Saturday, July 12, 2008
"We can't afford to be divided by race. We can't afford to be divided by region or by class and we can't afford to be divided by gender, which by the way, that means, Bernie, you've got to clean up your act next time," Obama said. "This is a family affair. By the way, I'm just messing with you, man."
Is he smooth or what? Do you see it? He states the principle we all have to agree on; we can not afford to be divided. Then he appeases those in the audience with enough intelligence to realize the conflicting messages by castigating Bernie Mac in public. Good so far. But what comes next? "I'm just messing with you, man."
What? You are going to appease my sense of morality by upbraiding the crude comic and think I don't hear or understand the following disclaimer for the boys in the hood? Is this what you mean when you say you will "talk" to renegade regimes in countries that desire to destroy the United States? "Hey, you guys have to stop building nuclear weapons and long range missles or we will come over here and stop it for you. Awww, I'm just messing with you, man."
And they all lived happily ever after.
Friday, July 11, 2008
Thursday, July 10, 2008
Of course, the keys are to my Toyota truck and I have no idea whose Viper this is. But I had a pleasant conversation with the nice lady I stopped to take my pic next to the sexy car.
Memo to Jesse and other politicians; if you just tell the truth, you do not have to worry about whether the microphone is on or not.
Has anyone else noticed what a legalistic society we have become?
"You can't count that because it was a private conversation, not part of a speech!"
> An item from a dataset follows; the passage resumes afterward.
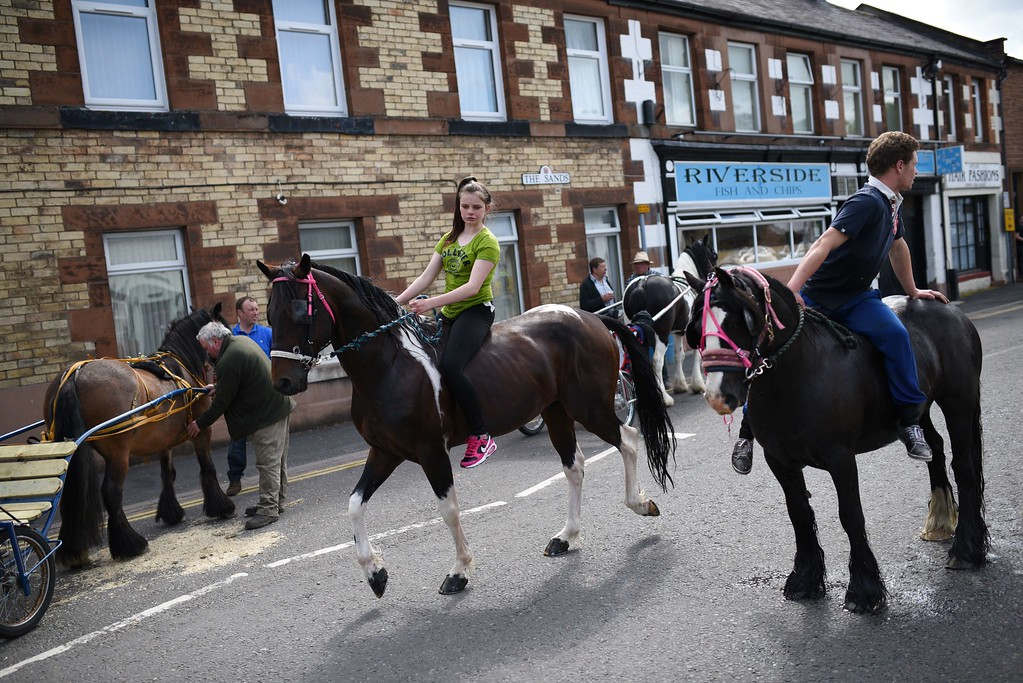 . People prepare to wash horses in the River Eden on the opening day of the annual Appleby Horse Fair, in the town of Appleby-in-Westmorland, North West England on June 4, 2015. The annual event attracts thousands of travelers from across Britain to gather and buy and sell horses. AFP PHOTO / OLI SCARFF/AFP/Getty Images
People's real motives are apparent if you look carefully enough. We had better look carefully between now and November.
Tuesday, July 08, 2008
Saturday, July 05, 2008
It seems that Kent had a few friends meet him at his Stop and Go Mini Mart in Bend Oregon to help him fill some party balloons with helium and attach them to a lawn chair. Kent lifted off early this morning (7/5) and flew about 9 hours, covering more than 200 miles to land in Idaho. Kent is not the first and will not be the last to try cluster balloon flight. And this is not his first flight. Now, I do not recommend cluster balloons as a means to travel and I could not justify the $6000 for balloons, helium, and other gear (parachute, BB gun, 15-gallon containers of Koolaid for ballast). However, I have to admire the courage and ingenuity of a guy that goes into the back yard and builds an apparatus to soar through the sky unaided.
I wonder if he wore a seat-belt? I wonder how that would work in the southeast where there is always a 20% chance of afternoon thunderstorms? I wonder if his wife bought a new pair of shoes today?